* [BRIEF]
What you return must match, exactly, the lines running from the one containing "امام اعظم ابو" to the end of the data, both included, and must contain no pictures.
BEGIN EXERCISE MATERIALS
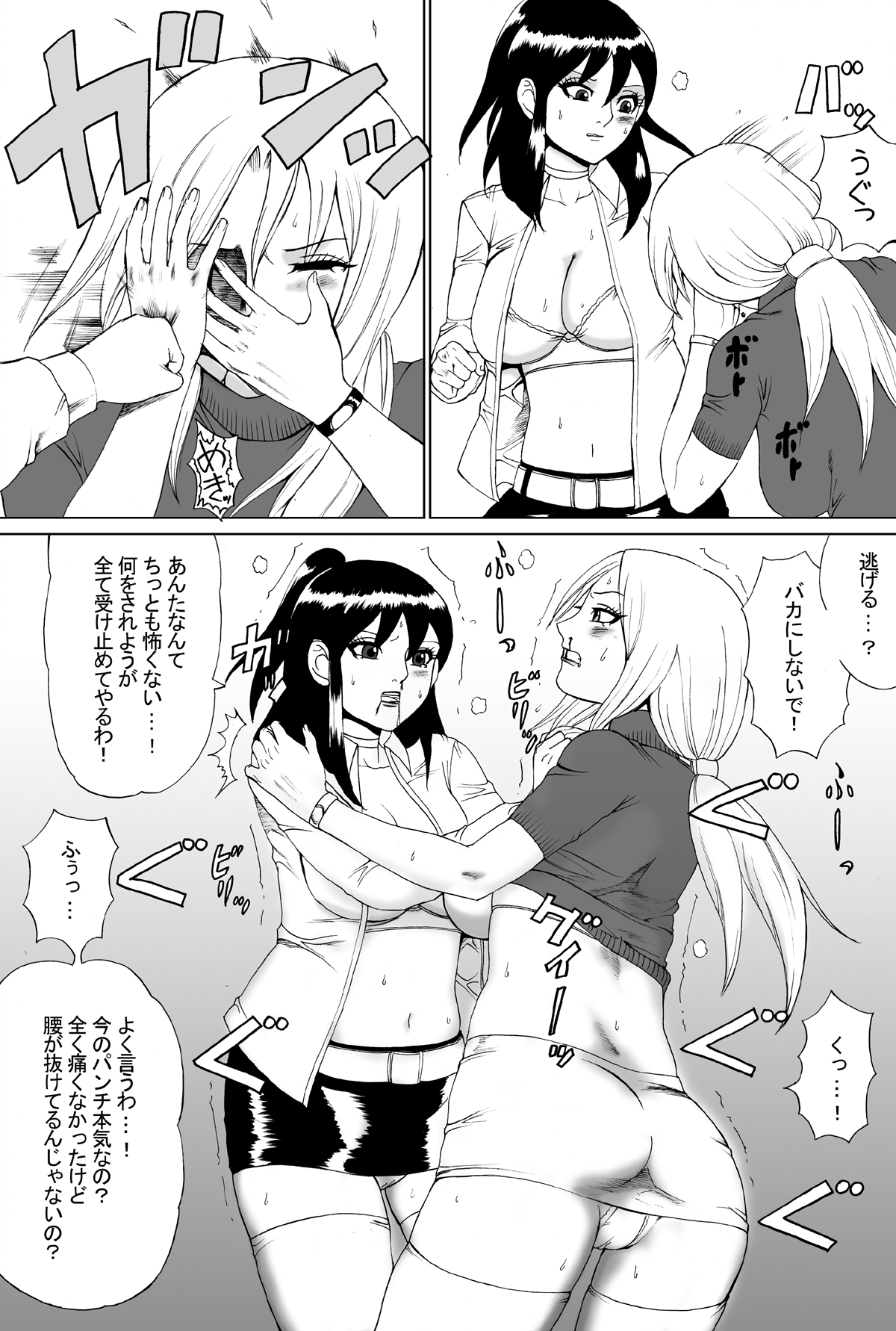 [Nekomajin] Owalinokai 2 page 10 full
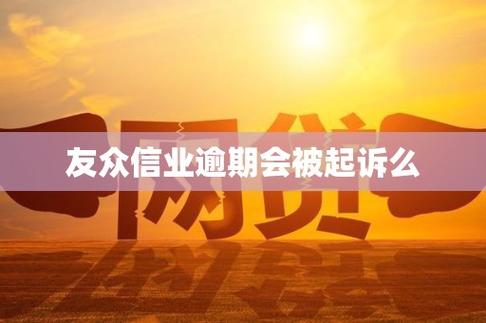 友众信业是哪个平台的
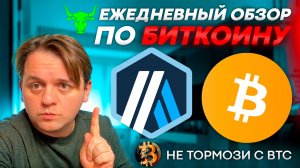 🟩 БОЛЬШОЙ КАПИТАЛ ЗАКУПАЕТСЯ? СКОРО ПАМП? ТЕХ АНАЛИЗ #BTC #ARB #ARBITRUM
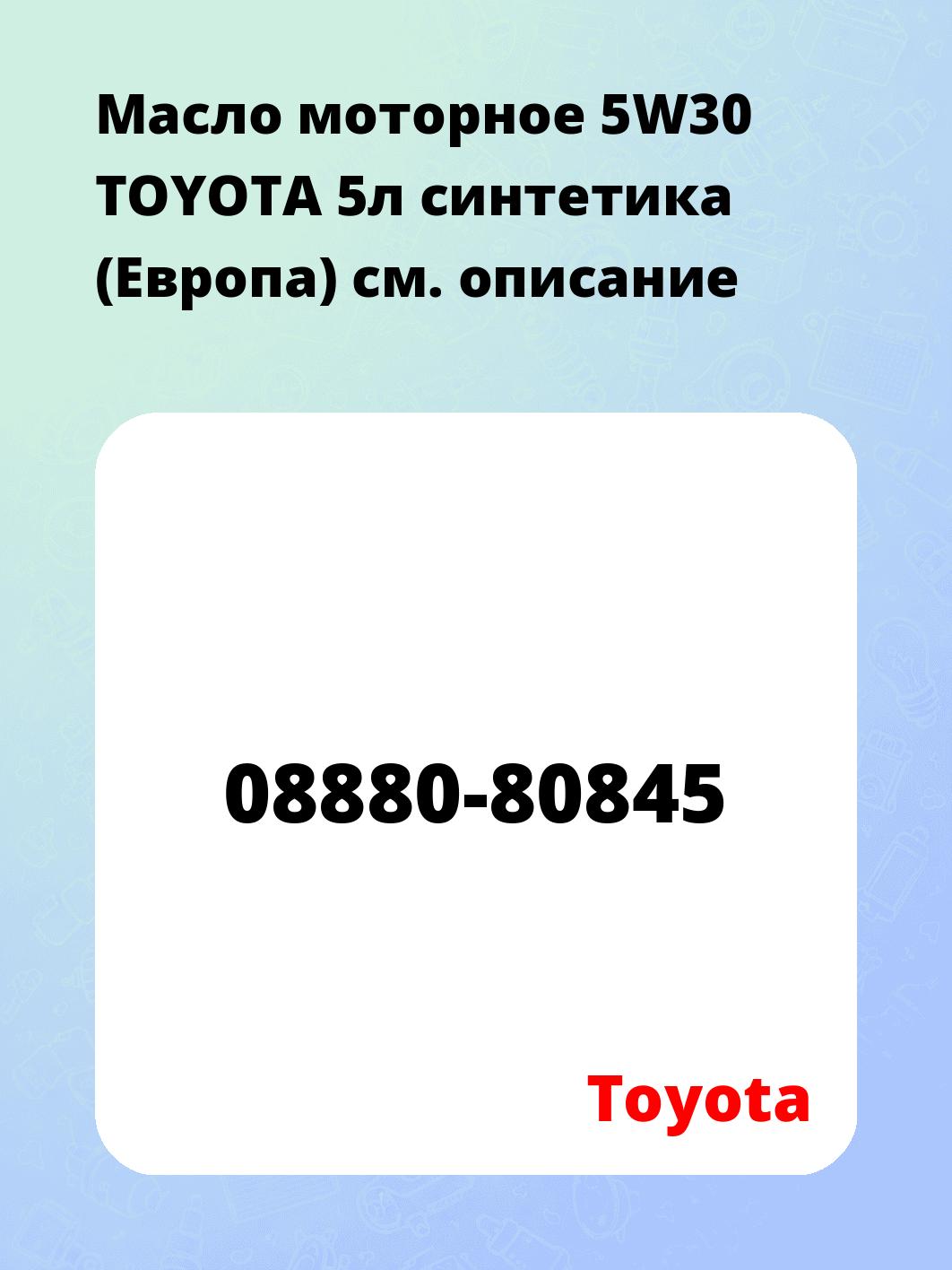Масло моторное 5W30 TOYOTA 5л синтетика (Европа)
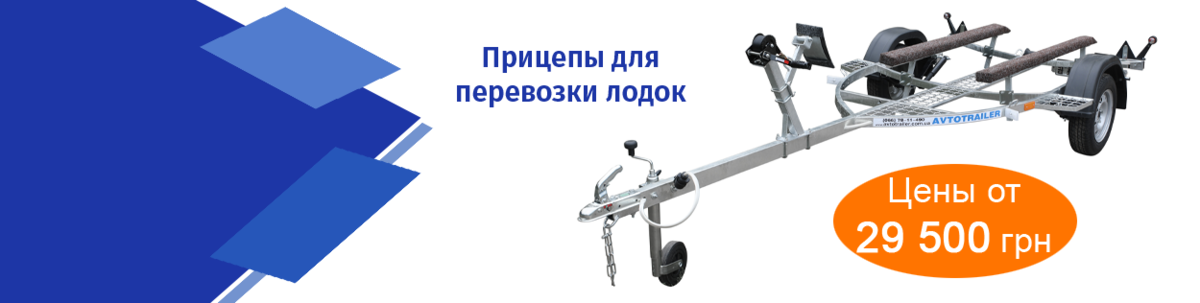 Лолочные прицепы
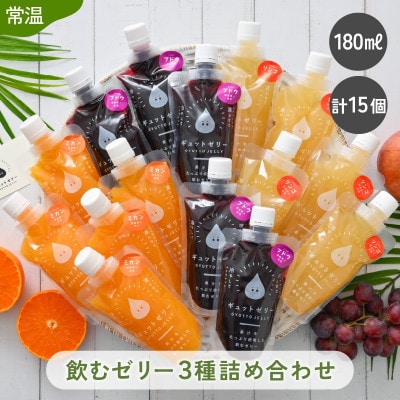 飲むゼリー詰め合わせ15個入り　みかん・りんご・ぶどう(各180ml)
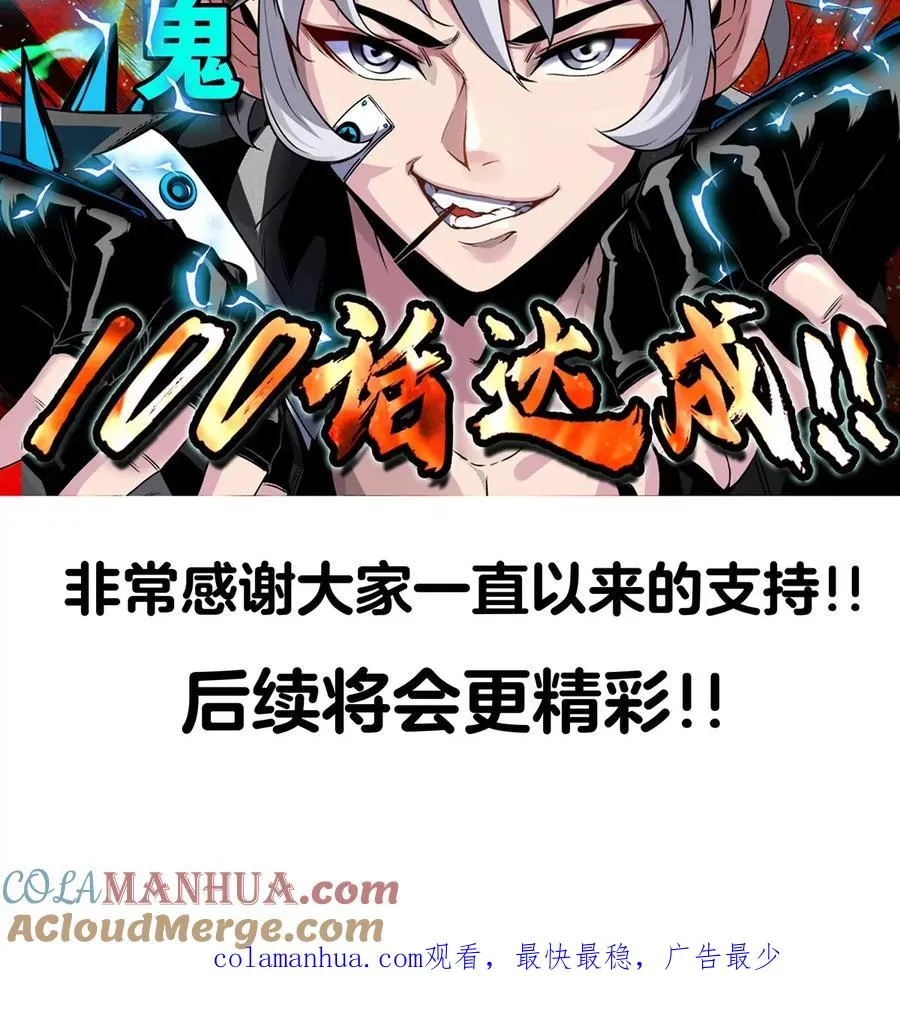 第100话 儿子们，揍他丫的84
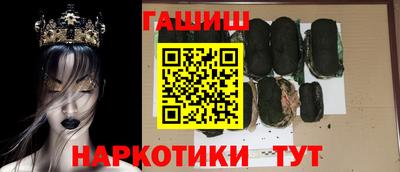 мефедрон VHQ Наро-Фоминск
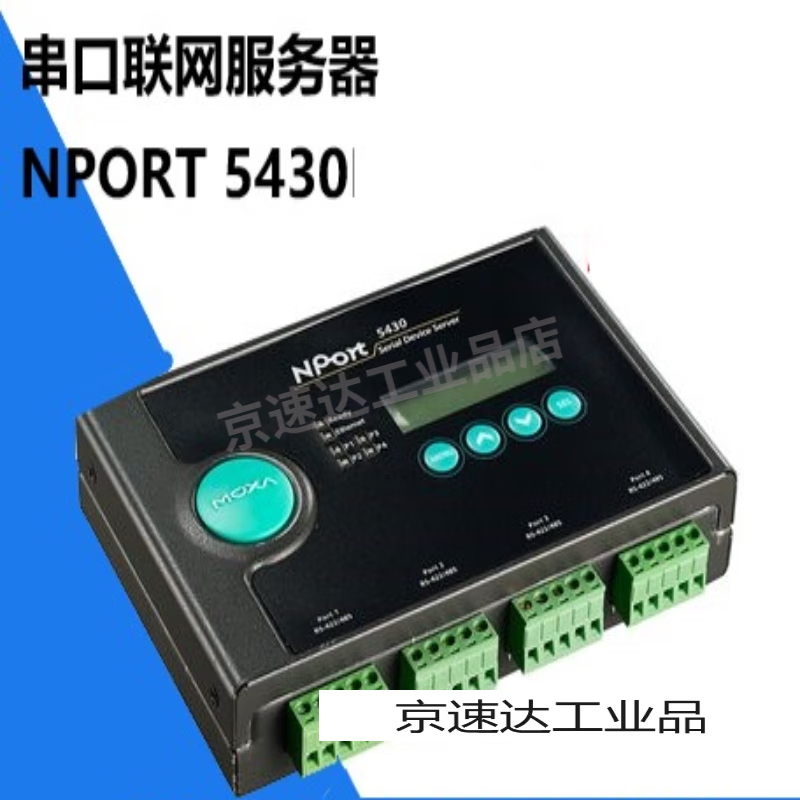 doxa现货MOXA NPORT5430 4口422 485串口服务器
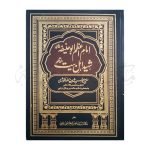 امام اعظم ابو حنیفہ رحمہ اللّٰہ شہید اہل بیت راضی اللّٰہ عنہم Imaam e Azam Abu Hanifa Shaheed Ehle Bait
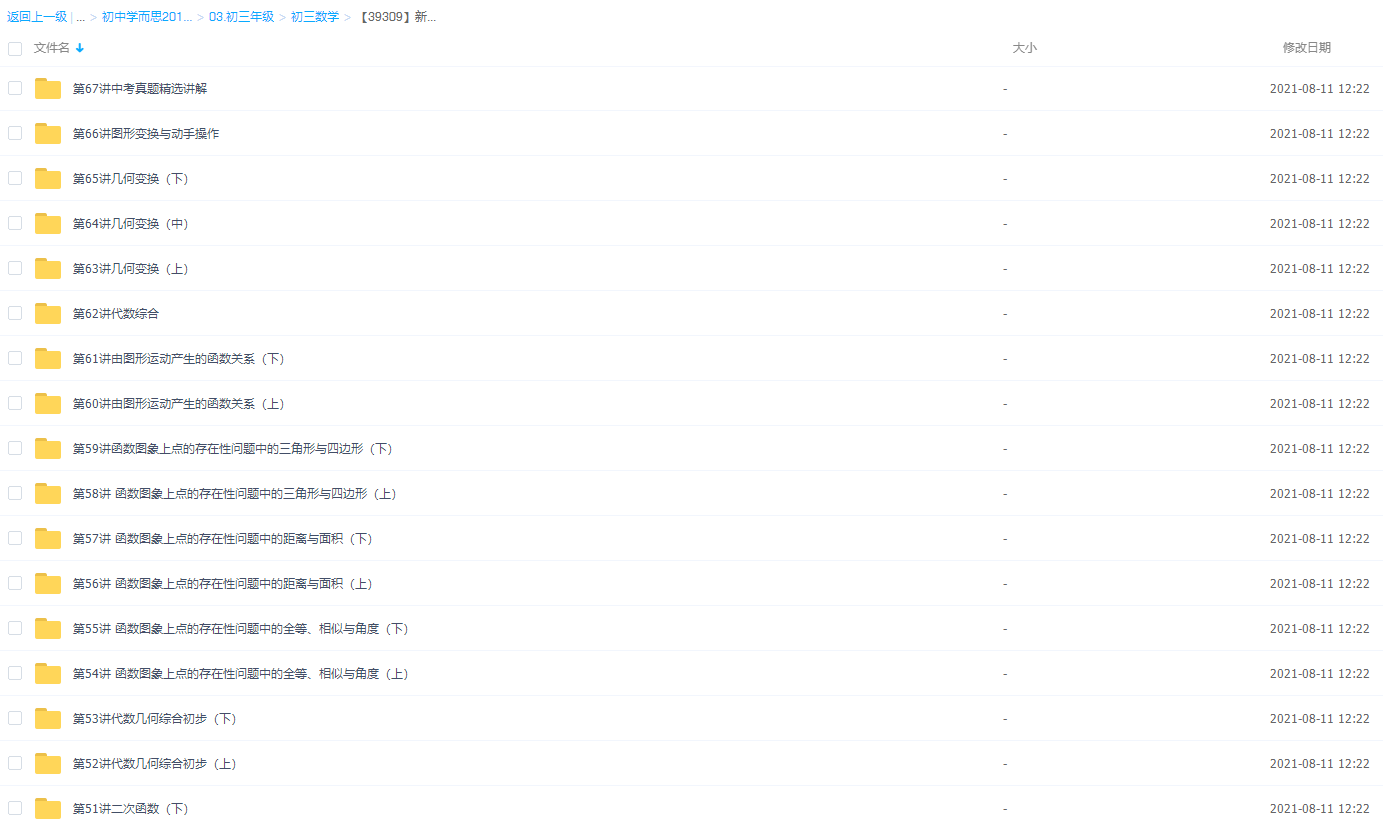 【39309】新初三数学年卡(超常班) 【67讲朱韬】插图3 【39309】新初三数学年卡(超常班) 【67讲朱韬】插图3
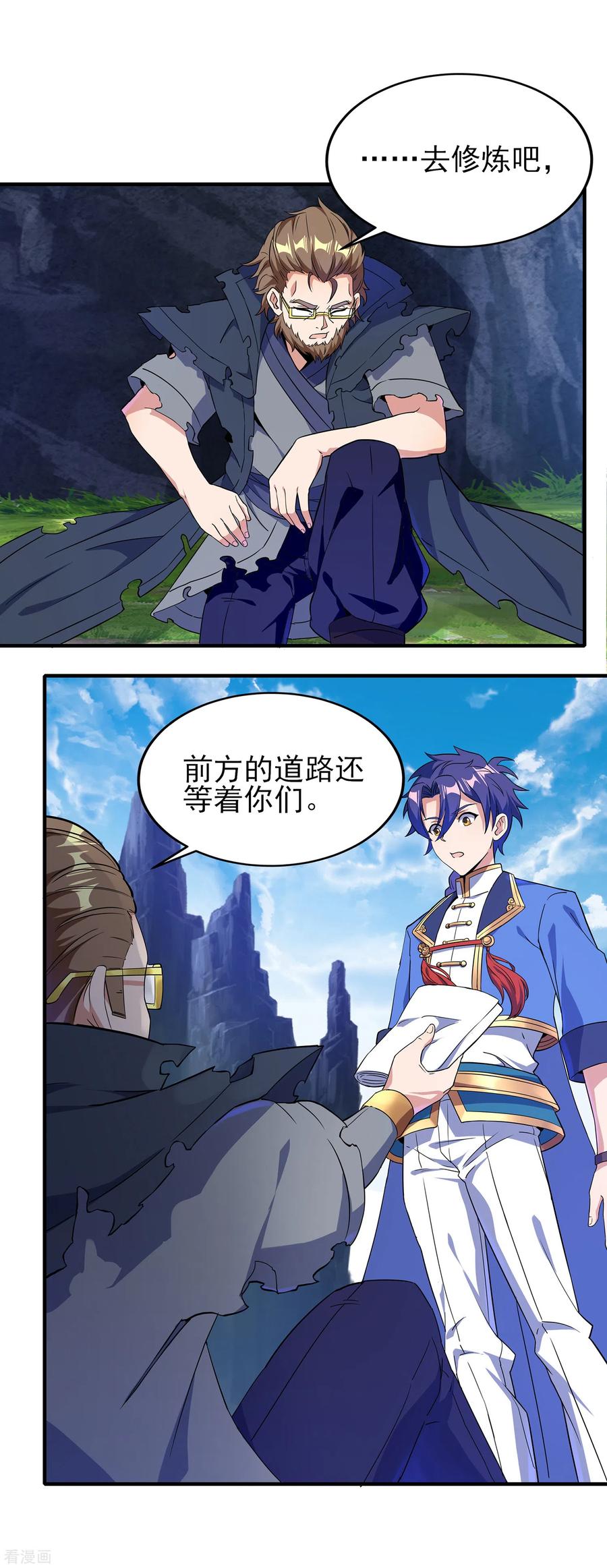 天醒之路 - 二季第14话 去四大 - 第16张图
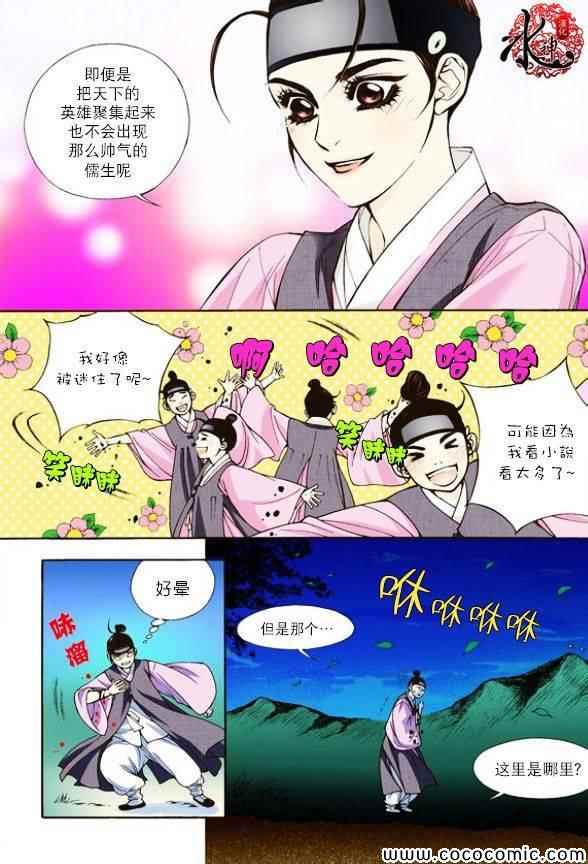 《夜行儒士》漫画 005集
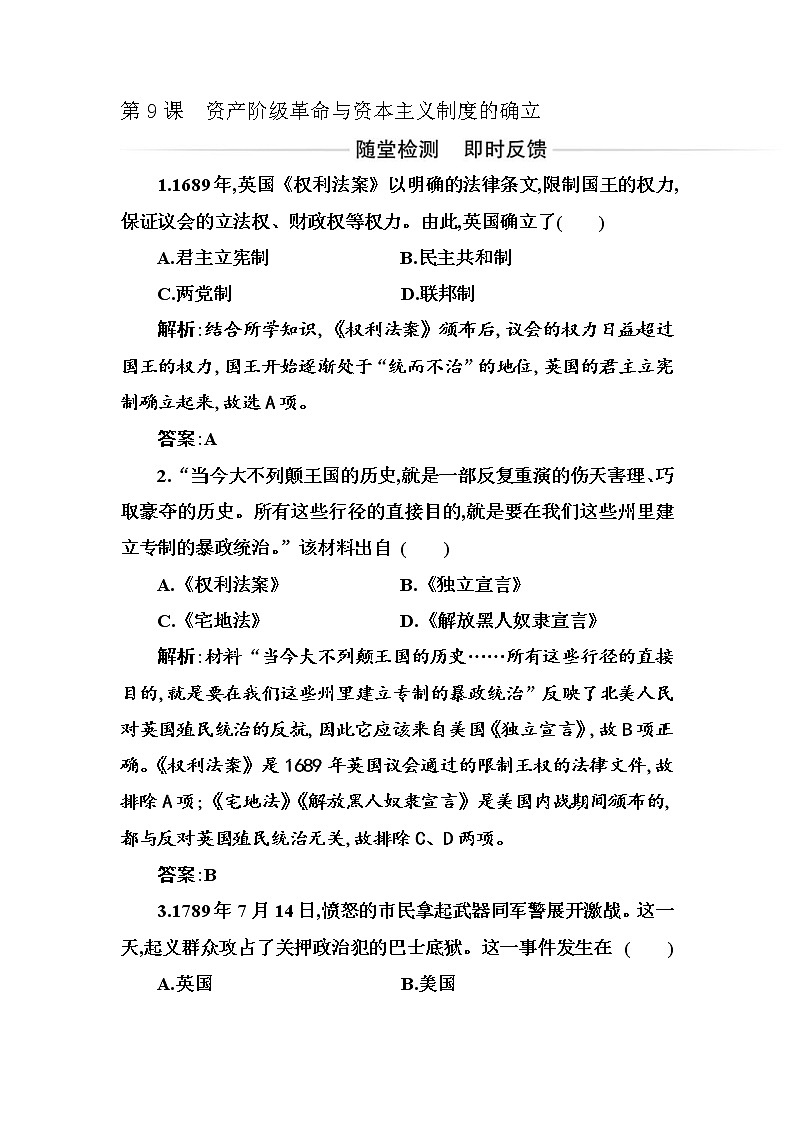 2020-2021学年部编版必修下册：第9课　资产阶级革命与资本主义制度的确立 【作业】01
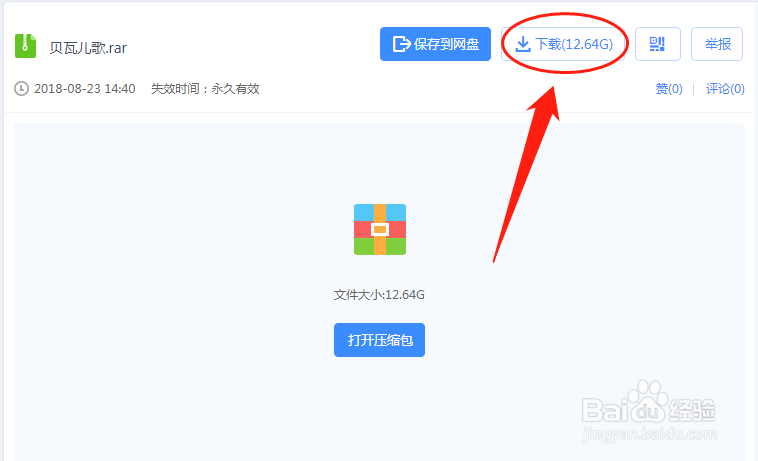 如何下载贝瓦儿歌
END EXERCISE MATERIALS
* [SOLUTION TO THIS PROBLEM]
 امام اعظم ابو حنیفہ رحمہ اللّٰہ شہید اہل بیت راضی اللّٰہ عنہم Imaam e Azam Abu Hanifa Shaheed Ehle Bait
 【39309】新初三数学年卡(超常班) 【67讲朱韬】插图3 【39309】新初三数学年卡(超常班) 【67讲朱韬】插图3
 天醒之路 - 二季第14话 去四大 - 第16张图
 《夜行儒士》漫画 005集
 2020-2021学年部编版必修下册：第9课　资产阶级革命与资本主义制度的确立 【作业】01
 如何下载贝瓦儿歌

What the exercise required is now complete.